Process data Structures

The process consists of three parts: aPCB, a program segment, and a data segment .

Process Control block PCB: Used to describe process conditions and to control all information required for the process to run.

Code snippet: is a program code snippet that can be executed by the process scheduler on the CPU in a process.

Data segment: The data segment of a process, which can be the raw data processed by the process's corresponding program, or the intermediate or final data resulting from the execution of the program.

Differences in processes and procedures

The process is dynamic (the only sign that the process exists: the PCB, the CPU controls the process through the PCB), the program is static

The life cycle of a process is relatively ephemeral, and the program is permanent.

A process can only correspond to one program, and one program may correspond to multiple processes.

Process Tri-State


The process is ready for creation and is executed as a result of scheduling, and is re-ready because the time slice is exhausted;

Blocking in execution due to I/O requests;

I/O complete and ready

Note: The block cannot be executed directly and must go into a ready state.

Process status in the Linux kernel


Operational status (task_running)

interruptible sleep status (task_interruptible)

non-disruptive sleep state (task_uninterruptible)

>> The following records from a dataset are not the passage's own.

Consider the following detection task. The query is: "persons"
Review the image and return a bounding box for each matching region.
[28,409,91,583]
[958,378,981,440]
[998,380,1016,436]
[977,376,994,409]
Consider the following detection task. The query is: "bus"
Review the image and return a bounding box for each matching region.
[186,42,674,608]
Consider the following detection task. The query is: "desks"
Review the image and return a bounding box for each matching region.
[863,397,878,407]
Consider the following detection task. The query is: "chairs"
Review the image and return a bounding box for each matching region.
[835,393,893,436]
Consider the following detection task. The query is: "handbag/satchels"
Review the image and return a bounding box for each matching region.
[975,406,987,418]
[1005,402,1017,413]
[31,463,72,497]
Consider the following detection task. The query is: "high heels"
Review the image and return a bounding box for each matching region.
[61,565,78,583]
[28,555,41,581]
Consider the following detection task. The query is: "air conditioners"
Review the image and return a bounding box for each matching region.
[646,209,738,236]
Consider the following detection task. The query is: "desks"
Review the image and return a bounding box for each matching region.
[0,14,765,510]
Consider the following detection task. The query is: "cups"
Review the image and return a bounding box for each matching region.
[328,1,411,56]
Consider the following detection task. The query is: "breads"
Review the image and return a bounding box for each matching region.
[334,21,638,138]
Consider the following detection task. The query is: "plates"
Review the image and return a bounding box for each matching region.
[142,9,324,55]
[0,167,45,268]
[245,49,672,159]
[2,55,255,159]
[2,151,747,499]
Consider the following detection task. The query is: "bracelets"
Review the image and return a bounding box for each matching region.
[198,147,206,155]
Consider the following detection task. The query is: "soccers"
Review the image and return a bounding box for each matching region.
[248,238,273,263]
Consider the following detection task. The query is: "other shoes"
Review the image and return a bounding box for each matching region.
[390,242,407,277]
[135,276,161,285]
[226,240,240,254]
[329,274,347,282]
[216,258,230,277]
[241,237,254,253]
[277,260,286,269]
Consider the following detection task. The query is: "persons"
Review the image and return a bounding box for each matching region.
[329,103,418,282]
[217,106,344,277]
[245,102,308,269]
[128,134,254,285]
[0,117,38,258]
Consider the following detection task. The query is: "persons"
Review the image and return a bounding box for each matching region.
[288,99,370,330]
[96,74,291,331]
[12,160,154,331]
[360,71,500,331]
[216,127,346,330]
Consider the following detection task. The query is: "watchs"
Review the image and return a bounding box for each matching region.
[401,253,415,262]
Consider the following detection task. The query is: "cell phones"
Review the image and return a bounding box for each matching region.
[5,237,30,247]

paused State (task_stopped)

Zombie State (Task_zombie)

Process scheduling

Tasks for process scheduling

field information of the storage processor

Select a process by an algorithm

Assigning the processor to a process

Process scheduling algorithm

1. First Come first service algorithm

2. Short process first algorithm

3. Time Slice rotation algorithm

4. Priority scheduling algorithm

5. Multilevel Feedback Queue scheduling algorithm

terminology related to process programming

Process Flags:

Each process is assigned a unique numeric number, which we call the process identifier, or it is called a PID directly.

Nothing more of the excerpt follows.